## Extract to read
"""

General Introduction
This “Tag Library” is provided as a service to users of ANSI/NISO Z39.96-2011, JATS:
Journal Article Tag Suite; the Tag Library is not part of NISO Z39.96. It contains non-normative
information that is intended to be helpful to users of NISO Z39.96, including:
- Remarks on usage and relationships among elements and attributes;
- Structural Diagrams, showing the element hierarchy;
- Tagging examples;
- Best practice recommendations;
- Implementation advice;
- Discussion of accessibility and the Tag Suite; and
- Pointers to (non-normative) downloadable versions of DTDs, XSDs, and RNGs that implement the NISO JATS Tag Sets.
The intent of the Journal Article Tag Suite is to provide a common
format in which publishers and archives can exchange journal content. The Suite provides a
set of XML schema modules that define elements and attributes for describing the textual and
graphical content of journal articles as well as some non-article material such as letters,
editorials, and book and product reviews.
Introduction to the Journal Archiving Tag Set
Rationale
The Journal Archiving and Interchange Tag Set (“Archiving”) defines elements and attributes that describe the content and metadata
of journal articles, including research and non-research articles, letters, editorials,
and book and product reviews. The Tag Set allows for descriptions of the full article
content or just the article header metadata.
The intent of the Archiving and Interchange Tag Set is to preserve the intellectual content of journals independent of the form in which that content was originally
delivered. This Tag Set enables an archive to capture structural and semantic
components of existing material without modeling any particular sequence or textual
format.
It was planned that Archiving could be used for conversion from a variety of journal
source Tag Sets, with the intent of providing a single format:
- in which publishers could deliver their content to a wide range of archives, and
- into which archives could conveniently translate content from many publishers.
In order to enable description of the content used by the wide array of publishers,
repositories, aggregators, etc., the Tag Set uses many loose structures, including some
elements with nearly all content structures optional. Many attribute values in the Tag
Set are data character values, accommodating any source values. Because some article
components are prescriptive in nature (article metadata (<article-meta>), for example, is a fairly specific sequence) the
Archiving and Interchange Tag Set includes a few completely generic structures for capturing
semantic tagging that is not available natively in the Tag Set. Although publication order cannot always be
preserved, particularly within the metadata, the Archiving and Interchange Tag Set works harder than any
of the other Tag Sets in this Suite to allow almost any publication arrangement and
to allow re-tagging as renaming without rearrangement during conversion.
The Archiving and Interchange Tag Set has a distinct focus on conversion from multiple sources. That
focus has made this Tag Set a large and inclusive one. Many elements have been created
explicitly so that information tagged by publishers would not be discarded when they
converted material from another Tag Set to this one (or one created from this Suite).
Care has also been taken to provide several mechanisms (frequently, information classing
attributes) to preserve the intellectual content of a document structure when that
structure is converted from another Tag Set or schema to this one, even when there is no
exact element equivalent of the structure.

"""

## Source material
"""

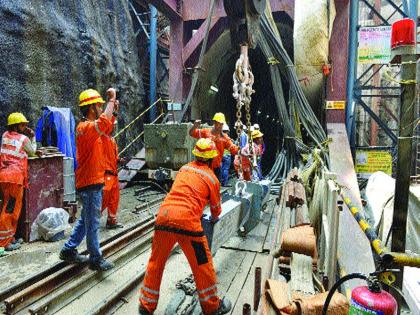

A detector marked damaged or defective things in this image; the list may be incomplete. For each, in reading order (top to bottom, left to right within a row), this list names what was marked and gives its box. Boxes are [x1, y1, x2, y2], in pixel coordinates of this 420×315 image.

rusty metal surface [17, 156, 64, 242]
rusty metal surface [326, 123, 376, 294]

"""

## Exercise requirements
- A) In the Tag Library introduction, what is the stated intent of the Archiving and Interchange Tag Set?
- B) Summarize the Tag Library introduction in two sentences.
- C) Please print the Tag Library introduction, starting with "Care has also" and going on through "of the structure.".

## Solutions per task
- A) It is meant to preserve the intellectual content of journals independent of the form in which that content was originally delivered.

- B) The Tag Library is a non-normative aid to users of NISO Z39.96 (JATS), a suite of XML schema modules that gives publishers and archives a common format for exchanging journal content. Its Archiving and Interchange Tag Set aims to preserve journals' intellectual content regardless of original form, using loose structures, generic elements, and classing attributes so that content converted from many source Tag Sets is not discarded.

- C)
Care has also been taken to provide several mechanisms (frequently, information classing
attributes) to preserve the intellectual content of a document structure when that
structure is converted from another Tag Set or schema to this one, even when there is no
exact element equivalent of the structure.